Last night Amy and I saw Closed Circuit. We both walked out of there completely bummed out. It was a good movie, but the arrogance of some government agencies (in this case British MI-5) was overwhelmingly real and upsetting. We went to bed when we got home and I tossed and turned for awhile, thinking about nasty government shit. I had a crazy dream that seemed to go on forever about being tangled up in some kind of spy related thing with old college buddies and woke up with it completely unresolved.
It was very early when I got up so I sat down at my computer to start cranking on the last bit of Startup Boards since I’m submitting the final draft on Monday night. But I made a mistake – in an effort to procrastinate a little I read the newspaper headlines, my feeds, Techmeme River, and HackerNews headlines.

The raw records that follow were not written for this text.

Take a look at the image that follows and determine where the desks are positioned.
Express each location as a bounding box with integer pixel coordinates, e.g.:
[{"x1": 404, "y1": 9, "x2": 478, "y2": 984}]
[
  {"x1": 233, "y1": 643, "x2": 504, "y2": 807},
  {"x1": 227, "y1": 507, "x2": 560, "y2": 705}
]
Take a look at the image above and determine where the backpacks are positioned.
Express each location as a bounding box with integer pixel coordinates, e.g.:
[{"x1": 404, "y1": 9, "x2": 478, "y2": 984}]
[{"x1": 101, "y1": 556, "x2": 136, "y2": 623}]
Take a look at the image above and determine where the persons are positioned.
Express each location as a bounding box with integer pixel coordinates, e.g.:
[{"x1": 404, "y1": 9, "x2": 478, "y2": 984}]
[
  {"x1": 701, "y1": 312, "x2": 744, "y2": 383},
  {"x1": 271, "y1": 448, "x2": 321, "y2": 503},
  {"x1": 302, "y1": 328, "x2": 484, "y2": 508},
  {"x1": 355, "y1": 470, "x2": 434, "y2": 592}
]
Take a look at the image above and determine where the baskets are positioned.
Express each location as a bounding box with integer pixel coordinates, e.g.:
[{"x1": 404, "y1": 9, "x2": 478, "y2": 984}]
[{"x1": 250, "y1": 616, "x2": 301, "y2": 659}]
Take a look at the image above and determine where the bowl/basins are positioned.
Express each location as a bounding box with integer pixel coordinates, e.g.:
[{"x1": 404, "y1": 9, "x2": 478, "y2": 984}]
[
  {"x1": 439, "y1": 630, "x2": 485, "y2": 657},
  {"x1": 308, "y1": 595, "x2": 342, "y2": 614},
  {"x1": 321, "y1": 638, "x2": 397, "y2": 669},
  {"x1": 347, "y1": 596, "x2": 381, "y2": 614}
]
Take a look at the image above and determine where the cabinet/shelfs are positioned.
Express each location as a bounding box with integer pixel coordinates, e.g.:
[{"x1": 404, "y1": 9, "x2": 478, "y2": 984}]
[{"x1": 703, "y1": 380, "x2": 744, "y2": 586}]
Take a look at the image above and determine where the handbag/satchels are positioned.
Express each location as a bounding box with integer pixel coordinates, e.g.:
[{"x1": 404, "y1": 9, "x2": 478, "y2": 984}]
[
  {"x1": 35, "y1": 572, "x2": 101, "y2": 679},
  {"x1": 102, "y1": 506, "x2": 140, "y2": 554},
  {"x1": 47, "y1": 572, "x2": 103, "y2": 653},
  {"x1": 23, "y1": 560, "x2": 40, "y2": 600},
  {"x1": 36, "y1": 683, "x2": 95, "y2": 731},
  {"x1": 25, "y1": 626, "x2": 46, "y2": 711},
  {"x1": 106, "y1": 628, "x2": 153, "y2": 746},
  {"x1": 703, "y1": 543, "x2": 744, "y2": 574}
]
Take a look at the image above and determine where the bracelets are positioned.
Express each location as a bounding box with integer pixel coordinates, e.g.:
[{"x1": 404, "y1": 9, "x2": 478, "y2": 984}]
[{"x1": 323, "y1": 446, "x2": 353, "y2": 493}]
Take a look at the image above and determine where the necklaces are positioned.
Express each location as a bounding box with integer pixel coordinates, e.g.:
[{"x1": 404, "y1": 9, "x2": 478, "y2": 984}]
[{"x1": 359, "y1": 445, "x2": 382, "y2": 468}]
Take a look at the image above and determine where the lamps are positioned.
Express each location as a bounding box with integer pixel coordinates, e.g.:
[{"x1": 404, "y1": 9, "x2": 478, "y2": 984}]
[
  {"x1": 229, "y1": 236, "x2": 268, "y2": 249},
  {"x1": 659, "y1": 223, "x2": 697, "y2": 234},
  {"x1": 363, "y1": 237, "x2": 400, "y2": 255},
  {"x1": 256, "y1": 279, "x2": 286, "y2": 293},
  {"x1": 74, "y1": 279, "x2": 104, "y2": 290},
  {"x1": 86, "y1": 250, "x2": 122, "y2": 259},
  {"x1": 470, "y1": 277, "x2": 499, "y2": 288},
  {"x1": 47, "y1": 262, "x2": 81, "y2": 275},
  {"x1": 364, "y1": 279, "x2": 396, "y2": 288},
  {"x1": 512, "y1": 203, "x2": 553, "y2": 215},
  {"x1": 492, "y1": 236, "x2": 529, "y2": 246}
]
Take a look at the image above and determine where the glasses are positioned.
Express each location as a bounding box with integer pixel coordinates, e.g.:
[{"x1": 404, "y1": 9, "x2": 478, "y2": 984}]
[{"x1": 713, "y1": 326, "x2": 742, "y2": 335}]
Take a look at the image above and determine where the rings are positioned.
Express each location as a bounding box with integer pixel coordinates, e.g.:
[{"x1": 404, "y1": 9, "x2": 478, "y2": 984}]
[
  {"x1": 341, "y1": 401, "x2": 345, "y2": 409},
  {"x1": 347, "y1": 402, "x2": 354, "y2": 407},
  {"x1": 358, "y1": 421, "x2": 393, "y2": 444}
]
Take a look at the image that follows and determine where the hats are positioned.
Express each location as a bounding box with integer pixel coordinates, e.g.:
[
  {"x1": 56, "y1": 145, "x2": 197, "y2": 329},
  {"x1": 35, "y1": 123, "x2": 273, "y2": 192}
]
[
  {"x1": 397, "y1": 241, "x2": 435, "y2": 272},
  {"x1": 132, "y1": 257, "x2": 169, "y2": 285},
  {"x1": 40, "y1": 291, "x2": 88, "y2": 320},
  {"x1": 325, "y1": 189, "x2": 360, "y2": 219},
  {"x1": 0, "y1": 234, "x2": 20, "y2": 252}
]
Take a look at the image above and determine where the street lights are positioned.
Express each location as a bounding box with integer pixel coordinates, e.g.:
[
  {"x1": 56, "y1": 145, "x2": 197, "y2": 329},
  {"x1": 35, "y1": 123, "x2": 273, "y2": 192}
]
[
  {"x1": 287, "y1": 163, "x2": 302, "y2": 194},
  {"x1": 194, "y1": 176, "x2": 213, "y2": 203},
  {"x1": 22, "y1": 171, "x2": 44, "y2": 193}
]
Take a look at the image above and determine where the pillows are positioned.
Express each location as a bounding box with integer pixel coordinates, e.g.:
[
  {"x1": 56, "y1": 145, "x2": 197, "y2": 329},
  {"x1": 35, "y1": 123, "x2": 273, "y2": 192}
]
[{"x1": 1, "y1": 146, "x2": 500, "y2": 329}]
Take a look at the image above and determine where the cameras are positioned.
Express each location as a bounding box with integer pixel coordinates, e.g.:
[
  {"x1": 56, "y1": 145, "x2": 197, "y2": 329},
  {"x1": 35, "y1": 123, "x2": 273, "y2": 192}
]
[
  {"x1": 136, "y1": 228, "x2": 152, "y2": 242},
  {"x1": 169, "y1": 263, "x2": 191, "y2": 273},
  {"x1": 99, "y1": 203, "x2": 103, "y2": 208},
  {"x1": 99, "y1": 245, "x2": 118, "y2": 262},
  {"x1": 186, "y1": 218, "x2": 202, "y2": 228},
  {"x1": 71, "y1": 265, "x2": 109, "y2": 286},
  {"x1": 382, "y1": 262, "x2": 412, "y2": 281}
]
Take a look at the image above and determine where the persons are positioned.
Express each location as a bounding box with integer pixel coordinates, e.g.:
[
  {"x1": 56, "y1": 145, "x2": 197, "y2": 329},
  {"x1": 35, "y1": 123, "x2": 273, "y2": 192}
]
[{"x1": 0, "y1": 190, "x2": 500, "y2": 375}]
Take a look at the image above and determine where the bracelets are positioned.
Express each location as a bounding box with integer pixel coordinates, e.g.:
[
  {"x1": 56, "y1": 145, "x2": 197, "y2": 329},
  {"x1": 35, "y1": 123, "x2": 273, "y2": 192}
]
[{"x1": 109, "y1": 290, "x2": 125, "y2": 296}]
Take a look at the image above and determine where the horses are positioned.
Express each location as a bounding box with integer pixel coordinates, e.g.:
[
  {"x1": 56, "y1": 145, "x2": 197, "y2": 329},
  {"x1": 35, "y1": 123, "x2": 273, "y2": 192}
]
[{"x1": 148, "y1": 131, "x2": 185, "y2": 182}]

And then I was completely bummed out. There were the predictable articles that reinforced the incredible arrogance of government. But there were also a bunch of articles, including some that were first person posts, making strong statements about specific things, defending positions, and arguing points that were one sided and didn’t make much sense to me. While everyone is entitled to their opinion, there was a common thread. The first person accounts were almost all incredibly arrogant.
I felt myself getting angry. Several of the articles directly undermined broad initiatives that I care about. Ironically, several of the writers actually appear to support the same position I do. But their delivery was horrible. And arrogant.
I spent a little time on my book and then Amy woke up. I took her out to Snooze for breakfast and as we were walking over I described a few of the things that were bothering me to her. I had a two hour advantage on her since she had just woken up and her first response was “What? What’s got you so riled up?” We kept going and just talking to her calmed me down. And she helped me think through what I was reacting to.
It is arrogance. And bias. Which just makes me crazy – it’s 50 years since Martin Luther King Jr’s I Have A Dream speech, and bias – both conscious and unconscious – is alive and well. Everywhere. I’ve been spending a lot of time over the past two years exploring, understanding, and explaining unconscious bias. It’s at the heart of one of the key issues that we are trying to address at NCWIT. But conscious bias is maybe more offensive and grotesque. And it’s even worse when coated with arrogance.
I don’t expect to solve anything with this post – I’m just venting. And I don’t feel like calling anyone out – I’m not really interested in provoking a fight and giving arrogance more of a voice. Arrogance and hubris is an ancient problem – our Greek friends knew it well. The power, and value, of humility was reinforced to me again this morning. I respect humility so much more than I like arrogance.